#### Extracted information ####
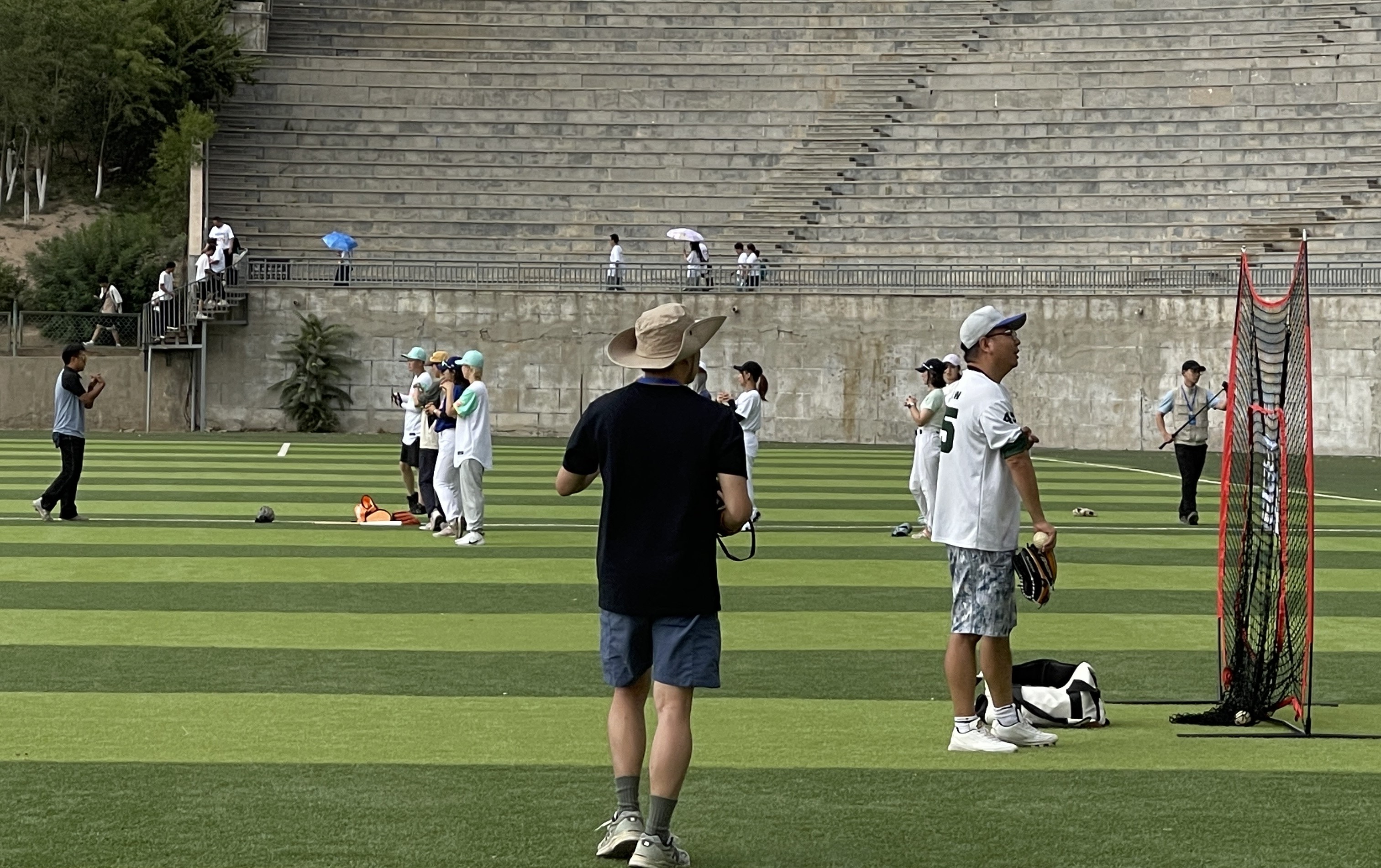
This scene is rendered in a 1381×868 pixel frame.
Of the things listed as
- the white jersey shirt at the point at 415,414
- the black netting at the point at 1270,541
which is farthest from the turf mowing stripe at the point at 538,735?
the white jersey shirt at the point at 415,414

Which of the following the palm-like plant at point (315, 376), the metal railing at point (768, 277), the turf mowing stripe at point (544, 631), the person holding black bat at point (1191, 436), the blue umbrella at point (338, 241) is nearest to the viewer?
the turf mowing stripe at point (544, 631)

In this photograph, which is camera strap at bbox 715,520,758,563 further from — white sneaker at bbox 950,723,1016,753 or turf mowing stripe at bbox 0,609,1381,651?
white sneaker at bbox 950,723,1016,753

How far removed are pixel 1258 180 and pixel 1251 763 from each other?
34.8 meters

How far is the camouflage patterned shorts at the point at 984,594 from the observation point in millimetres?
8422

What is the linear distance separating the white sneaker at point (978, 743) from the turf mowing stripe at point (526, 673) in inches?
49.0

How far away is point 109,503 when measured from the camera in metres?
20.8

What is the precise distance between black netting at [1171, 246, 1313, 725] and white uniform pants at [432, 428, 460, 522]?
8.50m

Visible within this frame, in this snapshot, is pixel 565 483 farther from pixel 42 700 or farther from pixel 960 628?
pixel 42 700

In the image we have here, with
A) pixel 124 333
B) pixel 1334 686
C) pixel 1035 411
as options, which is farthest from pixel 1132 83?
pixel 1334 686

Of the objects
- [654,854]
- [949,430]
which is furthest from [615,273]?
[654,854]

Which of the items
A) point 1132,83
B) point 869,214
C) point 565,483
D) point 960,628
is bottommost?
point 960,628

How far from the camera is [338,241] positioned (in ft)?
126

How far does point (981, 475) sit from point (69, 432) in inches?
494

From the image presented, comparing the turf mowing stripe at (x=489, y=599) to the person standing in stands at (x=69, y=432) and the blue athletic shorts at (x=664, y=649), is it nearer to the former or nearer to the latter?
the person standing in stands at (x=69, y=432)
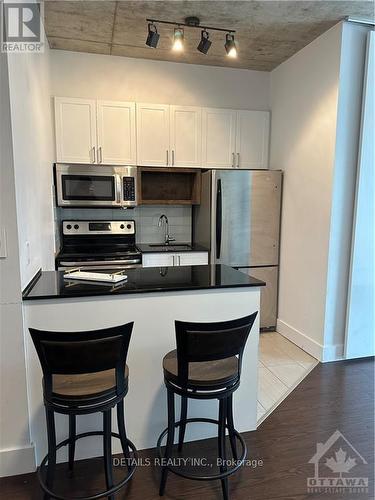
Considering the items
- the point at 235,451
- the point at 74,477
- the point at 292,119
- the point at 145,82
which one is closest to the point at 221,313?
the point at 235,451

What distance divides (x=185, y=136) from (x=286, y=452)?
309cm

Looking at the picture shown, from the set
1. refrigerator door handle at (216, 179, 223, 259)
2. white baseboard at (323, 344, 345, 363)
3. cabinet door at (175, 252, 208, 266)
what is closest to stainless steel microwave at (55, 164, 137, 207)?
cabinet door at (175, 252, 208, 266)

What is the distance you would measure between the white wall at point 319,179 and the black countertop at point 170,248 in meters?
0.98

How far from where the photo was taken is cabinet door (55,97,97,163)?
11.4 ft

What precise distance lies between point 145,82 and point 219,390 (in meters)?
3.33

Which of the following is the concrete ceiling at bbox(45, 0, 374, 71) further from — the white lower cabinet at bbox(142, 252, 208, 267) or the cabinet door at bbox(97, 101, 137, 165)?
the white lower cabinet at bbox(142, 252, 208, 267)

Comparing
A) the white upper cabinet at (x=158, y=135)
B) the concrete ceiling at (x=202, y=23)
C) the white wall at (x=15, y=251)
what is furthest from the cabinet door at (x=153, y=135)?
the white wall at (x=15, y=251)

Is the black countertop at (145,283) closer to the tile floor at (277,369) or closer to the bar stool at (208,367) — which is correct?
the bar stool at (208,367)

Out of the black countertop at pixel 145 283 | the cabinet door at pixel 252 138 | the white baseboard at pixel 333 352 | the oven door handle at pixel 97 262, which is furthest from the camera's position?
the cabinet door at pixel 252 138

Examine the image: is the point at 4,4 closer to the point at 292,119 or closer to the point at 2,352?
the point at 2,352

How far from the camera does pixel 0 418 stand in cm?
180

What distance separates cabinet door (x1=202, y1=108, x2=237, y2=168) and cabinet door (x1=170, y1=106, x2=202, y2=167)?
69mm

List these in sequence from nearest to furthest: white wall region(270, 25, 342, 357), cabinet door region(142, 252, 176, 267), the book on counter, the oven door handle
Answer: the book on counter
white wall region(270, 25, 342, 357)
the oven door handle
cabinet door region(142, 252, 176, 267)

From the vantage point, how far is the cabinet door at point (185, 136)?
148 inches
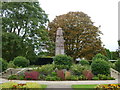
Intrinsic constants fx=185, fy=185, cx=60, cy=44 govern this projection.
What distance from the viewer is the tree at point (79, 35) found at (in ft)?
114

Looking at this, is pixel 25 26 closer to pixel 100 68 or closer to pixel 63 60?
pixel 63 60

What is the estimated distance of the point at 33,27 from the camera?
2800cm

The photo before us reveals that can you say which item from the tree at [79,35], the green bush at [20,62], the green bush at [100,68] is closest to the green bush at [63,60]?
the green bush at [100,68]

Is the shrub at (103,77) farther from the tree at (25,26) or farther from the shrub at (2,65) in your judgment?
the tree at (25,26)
####
Task statement:
Every line of the data above should be quoted exactly. Omit the pictures.

Answer to this problem:
This scene is rendered in a 1381×868 pixel frame.
Of the things listed as
- the white jersey shirt at the point at 415,414
- the black netting at the point at 1270,541
which is farthest from the turf mowing stripe at the point at 538,735?
the white jersey shirt at the point at 415,414

Which of the following the palm-like plant at point (315, 376), the metal railing at point (768, 277), the turf mowing stripe at point (544, 631), the person holding black bat at point (1191, 436), the blue umbrella at point (338, 241) is nearest to the viewer?
the turf mowing stripe at point (544, 631)

In this photograph, which is camera strap at bbox 715,520,758,563 further from — white sneaker at bbox 950,723,1016,753 or turf mowing stripe at bbox 0,609,1381,651?
white sneaker at bbox 950,723,1016,753

How far removed are pixel 1258 180 and pixel 1251 763 from each other?
34.8 meters

How far is the camouflage patterned shorts at the point at 984,594 from the observation point in millimetres?
8422

What is the linear distance separating the white sneaker at point (978, 743) from the turf mowing stripe at point (526, 673) in inches?
49.0

How far away is point 109,503 when measured from the camera in metres?
20.8

What is the precise distance between black netting at [1171, 246, 1313, 725] and white uniform pants at [432, 428, 460, 522]?
8.50m

Visible within this frame, in this snapshot, is pixel 565 483 farther from pixel 42 700 or farther from pixel 960 628?
pixel 42 700

In the image we have here, with
A) pixel 124 333
B) pixel 1334 686
C) pixel 1035 411
as options, which is farthest from pixel 1132 83?
pixel 1334 686

Of the objects
- [654,854]
- [949,430]
which is furthest from [615,273]?
[654,854]

Which of the items
A) point 1132,83
B) point 869,214
C) point 565,483
D) point 960,628
is bottommost?
point 960,628

How far from the camera is [338,241] positioned (in ft)?
126

How far does point (981, 475) sit from point (69, 432) in inches?
494

From the image presented, comparing the turf mowing stripe at (x=489, y=599) to the person standing in stands at (x=69, y=432) and the blue athletic shorts at (x=664, y=649), is it nearer to the former or nearer to the latter?
the person standing in stands at (x=69, y=432)
Considering the items
- the point at 235,451
- the point at 74,477
- the point at 292,119
- the point at 145,82
which one is closest to the point at 221,313?
the point at 235,451

What distance divides (x=185, y=136) from (x=286, y=452)?
309cm

Looking at the picture shown, from the set
1. refrigerator door handle at (216, 179, 223, 259)
2. white baseboard at (323, 344, 345, 363)
3. cabinet door at (175, 252, 208, 266)
what is closest to stainless steel microwave at (55, 164, 137, 207)?
cabinet door at (175, 252, 208, 266)

What is the distance you would measure between the white wall at point 319,179 and the black countertop at point 170,248 in meters?
0.98

How far from where the photo was taken is cabinet door (55,97,97,163)?
11.4 ft

What precise distance lies between point 145,82 and point 219,390 (in meters)?
3.33

Which of the following is the concrete ceiling at bbox(45, 0, 374, 71) further from — the white lower cabinet at bbox(142, 252, 208, 267) or the cabinet door at bbox(97, 101, 137, 165)?
the white lower cabinet at bbox(142, 252, 208, 267)

Comparing
A) the white upper cabinet at (x=158, y=135)
B) the concrete ceiling at (x=202, y=23)
C) the white wall at (x=15, y=251)
what is furthest from the cabinet door at (x=153, y=135)?
the white wall at (x=15, y=251)

Is the black countertop at (145,283) closer to the tile floor at (277,369) or closer to the bar stool at (208,367) — which is correct?
the bar stool at (208,367)

Out of the black countertop at pixel 145 283 | the cabinet door at pixel 252 138 | the white baseboard at pixel 333 352 | the oven door handle at pixel 97 262, which is furthest from the camera's position?
the cabinet door at pixel 252 138

Examine the image: is the point at 4,4 closer to the point at 292,119 or closer to the point at 2,352?
the point at 2,352

How far from the camera does pixel 0 418 stand in cm?
180

What distance separates cabinet door (x1=202, y1=108, x2=237, y2=168) and cabinet door (x1=170, y1=106, x2=202, y2=167)?
69mm

List these in sequence from nearest to furthest: white wall region(270, 25, 342, 357), cabinet door region(142, 252, 176, 267), the book on counter, the oven door handle
Answer: the book on counter
white wall region(270, 25, 342, 357)
the oven door handle
cabinet door region(142, 252, 176, 267)

From the vantage point, how far is the cabinet door at point (185, 136)?
148 inches
Intrinsic constants fx=185, fy=185, cx=60, cy=44 govern this projection.
What distance from the viewer is the tree at point (79, 35) found at (in ft)?
114

Looking at this, is pixel 25 26 closer to pixel 100 68 or closer to pixel 63 60?
pixel 63 60

What is the estimated distance of the point at 33,27 from the camera?
2800cm

The photo before us reveals that can you say which item from the tree at [79,35], the green bush at [20,62], the green bush at [100,68] is closest to the green bush at [63,60]?
the green bush at [100,68]

Is the shrub at (103,77) farther from the tree at (25,26) or farther from the shrub at (2,65) in your judgment?
the tree at (25,26)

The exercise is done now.